Los días empezaron a transcurrir con un acrecentado deseo de sentirnos juntos. La costumbre de tenernos cerca se transformó en una necesidad tan imperativa como sus ganas de ir al baño en los recesos. Y allí nos encontrábamos, hablando trivialidades, sentados en los bancos más apartados. Eran momentos sublimes, dosificados por una sensación que jugueteaba en nuestros estómagos. Su sonrisa me cautivaba y me enloquecía aquella carcajada despernancada y vivaz que volvía atento hasta al más despistado.

Lo más representativo en esta etapa fue mi timidez. Ella era extrovertida y hablantina, y yo un timorato con las palabras atravesadas en la garganta. Aún me impresiona el hecho de que pudiéramos relacionarnos. Yo lanzaba frases entrecortadas y carentes de ingenio y ella las alimentaba con una conversación fluida y exuberante.

Con el tiempo, un viejo almendro se convirtió en un sereno cómplice. Nos arropaba con su timidez y hacía buen tercio entonando el violín del silencio. Él nos guardó los secretos de nuestros besos clandestinos que pocas veces nos dimos y que eran prohibidos en la institución. A la salida, me aferraba a la idea de caminar junto a ella y empecé a esperarla cada mediodía. Con el tiempo, este rito se convirtió en algo cotidiano y una plática de siete cuadras nos envolvía diariamente.

El instituto de mi juventud era privado y se encontraba a un kilómetro del pueblo principal. Para llegar al sector, se debía atravesar un puente corto de apenas cinco metros que se suspendía sobre uno de los caudales del arroyo. Luego existían dos bifurcaciones. La primera era el camino más corto que atravesaba un minúsculo caserío de apenas cien construcciones. La segunda estaba cubierta por asfalto y pese a que el recorrido era más extenso en la amplitud de su camino, pues bordeaba el pueblo en forma de una letra u, atravesando la zona de bosques de tecas que pertenecían a la familia del rector, era el que prefería recorrer en varios momentos de soledad, sin temor al aislamiento en su recorrido, por carecer de luminarias o viviendas asentadas en sus bordes. Esto explica en parte por qué mis gemidos intensos nunca tuvieron una respuesta de auxilio.

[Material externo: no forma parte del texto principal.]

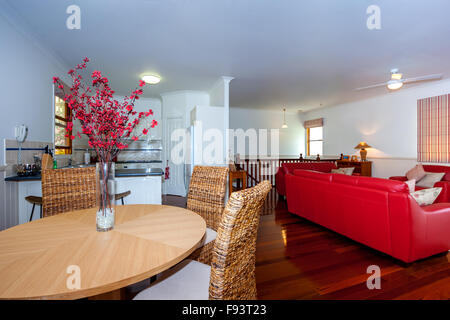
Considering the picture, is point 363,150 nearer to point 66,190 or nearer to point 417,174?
point 417,174

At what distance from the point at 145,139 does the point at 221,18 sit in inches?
166

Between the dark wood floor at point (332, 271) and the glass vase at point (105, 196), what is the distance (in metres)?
1.29

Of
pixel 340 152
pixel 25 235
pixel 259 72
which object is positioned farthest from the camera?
pixel 340 152

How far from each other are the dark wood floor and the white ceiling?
2599mm

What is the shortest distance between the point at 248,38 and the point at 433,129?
479 centimetres

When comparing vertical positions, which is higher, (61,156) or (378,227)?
(61,156)

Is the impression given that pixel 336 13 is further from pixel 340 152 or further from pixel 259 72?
pixel 340 152

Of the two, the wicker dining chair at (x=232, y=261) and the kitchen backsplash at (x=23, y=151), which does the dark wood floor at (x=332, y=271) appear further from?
the kitchen backsplash at (x=23, y=151)

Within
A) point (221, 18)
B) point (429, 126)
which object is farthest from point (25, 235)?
point (429, 126)

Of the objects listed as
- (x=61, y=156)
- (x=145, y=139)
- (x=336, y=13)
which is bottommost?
(x=61, y=156)

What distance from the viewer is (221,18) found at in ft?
7.86

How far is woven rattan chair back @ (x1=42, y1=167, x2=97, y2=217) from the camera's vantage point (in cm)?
163

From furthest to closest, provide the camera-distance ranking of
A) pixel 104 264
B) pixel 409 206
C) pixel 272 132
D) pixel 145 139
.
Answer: pixel 272 132, pixel 145 139, pixel 409 206, pixel 104 264

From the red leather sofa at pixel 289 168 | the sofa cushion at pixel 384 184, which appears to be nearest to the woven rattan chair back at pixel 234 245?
the sofa cushion at pixel 384 184
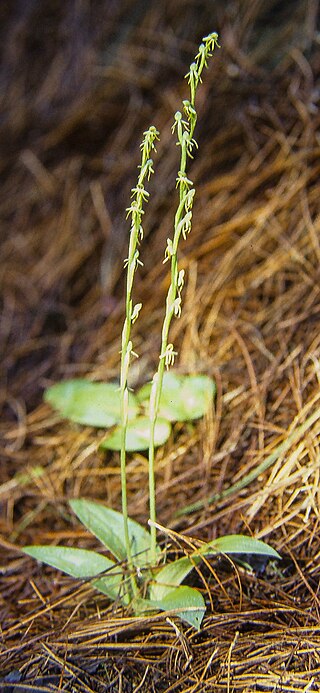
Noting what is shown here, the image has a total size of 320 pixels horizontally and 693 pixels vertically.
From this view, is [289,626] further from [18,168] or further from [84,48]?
[84,48]

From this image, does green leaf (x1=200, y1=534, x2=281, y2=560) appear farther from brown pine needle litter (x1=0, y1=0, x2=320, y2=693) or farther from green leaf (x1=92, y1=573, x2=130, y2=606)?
green leaf (x1=92, y1=573, x2=130, y2=606)

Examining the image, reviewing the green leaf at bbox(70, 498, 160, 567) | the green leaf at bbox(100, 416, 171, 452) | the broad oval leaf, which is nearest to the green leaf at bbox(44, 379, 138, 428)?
the green leaf at bbox(100, 416, 171, 452)

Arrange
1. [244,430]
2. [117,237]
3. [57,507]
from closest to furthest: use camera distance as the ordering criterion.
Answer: [244,430] < [57,507] < [117,237]

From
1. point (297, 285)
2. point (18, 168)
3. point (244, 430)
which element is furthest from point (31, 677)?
point (18, 168)

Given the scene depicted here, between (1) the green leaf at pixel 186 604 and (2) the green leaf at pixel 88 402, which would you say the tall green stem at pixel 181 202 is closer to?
(1) the green leaf at pixel 186 604

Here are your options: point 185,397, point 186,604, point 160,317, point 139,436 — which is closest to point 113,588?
point 186,604

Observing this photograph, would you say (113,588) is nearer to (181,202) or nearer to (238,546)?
(238,546)

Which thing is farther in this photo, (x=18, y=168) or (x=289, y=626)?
(x=18, y=168)
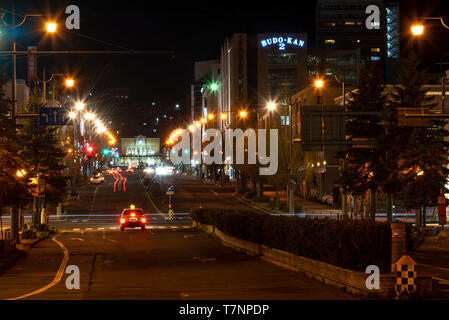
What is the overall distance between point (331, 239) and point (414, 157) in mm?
24307

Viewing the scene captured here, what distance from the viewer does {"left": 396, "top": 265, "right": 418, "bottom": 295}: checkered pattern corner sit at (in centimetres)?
1521

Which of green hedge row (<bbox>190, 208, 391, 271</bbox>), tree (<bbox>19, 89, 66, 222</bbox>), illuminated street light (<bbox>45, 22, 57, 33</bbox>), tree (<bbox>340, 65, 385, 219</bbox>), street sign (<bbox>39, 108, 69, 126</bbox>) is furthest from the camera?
tree (<bbox>19, 89, 66, 222</bbox>)

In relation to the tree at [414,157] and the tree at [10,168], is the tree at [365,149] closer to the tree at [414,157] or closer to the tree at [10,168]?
the tree at [414,157]

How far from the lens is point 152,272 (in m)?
21.6

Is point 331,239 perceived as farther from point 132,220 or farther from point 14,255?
point 132,220

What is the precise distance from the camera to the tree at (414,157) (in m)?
40.4

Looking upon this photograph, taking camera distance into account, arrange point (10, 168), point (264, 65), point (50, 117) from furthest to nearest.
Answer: point (264, 65)
point (50, 117)
point (10, 168)

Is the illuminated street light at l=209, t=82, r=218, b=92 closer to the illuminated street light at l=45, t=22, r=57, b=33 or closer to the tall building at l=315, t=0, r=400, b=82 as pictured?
the tall building at l=315, t=0, r=400, b=82

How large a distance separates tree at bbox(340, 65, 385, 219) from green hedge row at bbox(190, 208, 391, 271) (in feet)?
53.0

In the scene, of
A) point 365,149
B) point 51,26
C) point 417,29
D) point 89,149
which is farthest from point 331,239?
point 89,149

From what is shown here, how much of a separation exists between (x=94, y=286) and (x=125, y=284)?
2.97 feet

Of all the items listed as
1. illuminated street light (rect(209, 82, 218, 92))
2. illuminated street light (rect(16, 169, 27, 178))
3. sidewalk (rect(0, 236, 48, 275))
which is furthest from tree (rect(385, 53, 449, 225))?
illuminated street light (rect(209, 82, 218, 92))

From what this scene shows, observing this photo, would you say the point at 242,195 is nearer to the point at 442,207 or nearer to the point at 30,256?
the point at 442,207

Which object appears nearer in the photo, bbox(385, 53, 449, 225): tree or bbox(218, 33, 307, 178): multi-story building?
bbox(385, 53, 449, 225): tree
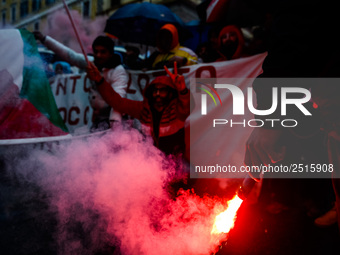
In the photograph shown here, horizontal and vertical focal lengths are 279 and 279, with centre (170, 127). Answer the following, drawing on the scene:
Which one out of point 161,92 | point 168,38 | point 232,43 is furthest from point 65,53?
point 232,43

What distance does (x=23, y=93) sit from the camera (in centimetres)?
337

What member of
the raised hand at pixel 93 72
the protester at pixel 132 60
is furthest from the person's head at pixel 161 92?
the protester at pixel 132 60

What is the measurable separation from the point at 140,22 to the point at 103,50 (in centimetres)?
163

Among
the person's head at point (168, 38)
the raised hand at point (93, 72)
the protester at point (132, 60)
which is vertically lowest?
the protester at point (132, 60)

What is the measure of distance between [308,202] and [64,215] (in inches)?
114

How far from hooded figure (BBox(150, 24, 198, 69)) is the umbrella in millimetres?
889

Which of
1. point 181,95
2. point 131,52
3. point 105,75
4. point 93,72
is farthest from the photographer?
point 131,52

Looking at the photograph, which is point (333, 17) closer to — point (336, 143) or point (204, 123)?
point (336, 143)

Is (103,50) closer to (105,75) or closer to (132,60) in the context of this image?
(105,75)

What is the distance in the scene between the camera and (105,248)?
2.41 metres

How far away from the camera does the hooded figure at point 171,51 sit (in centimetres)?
438

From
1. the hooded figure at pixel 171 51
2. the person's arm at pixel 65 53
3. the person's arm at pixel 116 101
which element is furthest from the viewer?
the person's arm at pixel 65 53

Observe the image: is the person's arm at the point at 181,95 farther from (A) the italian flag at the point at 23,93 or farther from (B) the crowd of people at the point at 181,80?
(A) the italian flag at the point at 23,93

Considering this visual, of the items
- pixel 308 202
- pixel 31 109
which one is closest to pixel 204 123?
pixel 308 202
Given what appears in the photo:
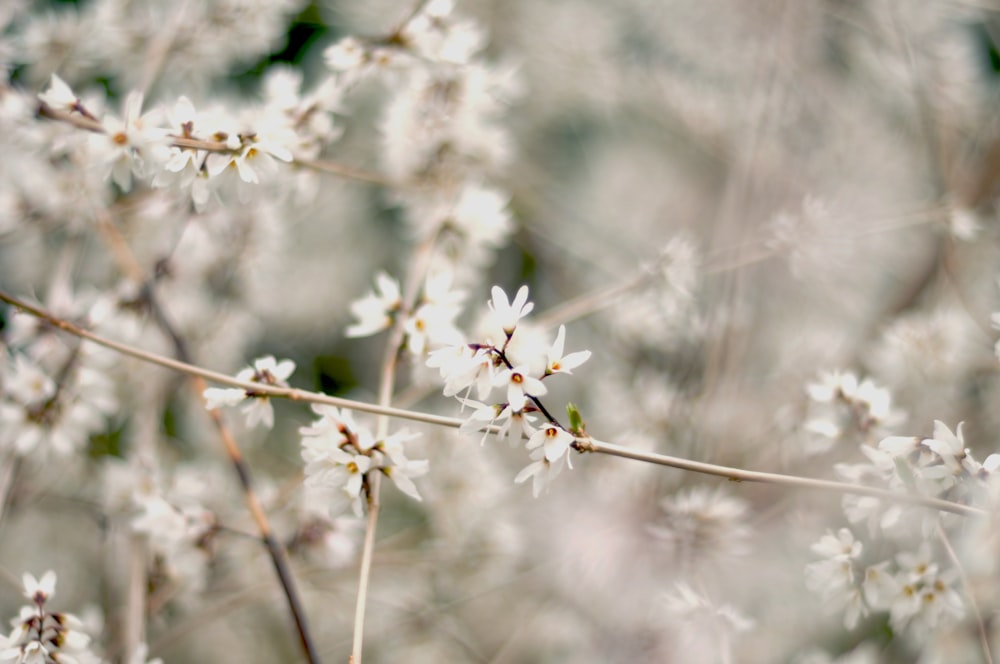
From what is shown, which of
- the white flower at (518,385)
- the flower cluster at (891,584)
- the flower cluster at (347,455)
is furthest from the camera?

Aquella noche, tendida y con la mirada perdida hacia el firmamento pude notar, en los cortos momentos en los que abrí mis ojos durante distintas ocasiones, cómo el viento de inicio del invierno mecía las hojas de las tecas. Alguna de ellas me habrá impactado el rostro mientras observé las nubes que se agolpaban y cubrían la luminosidad de la luna. La penumbra resultó más intensa.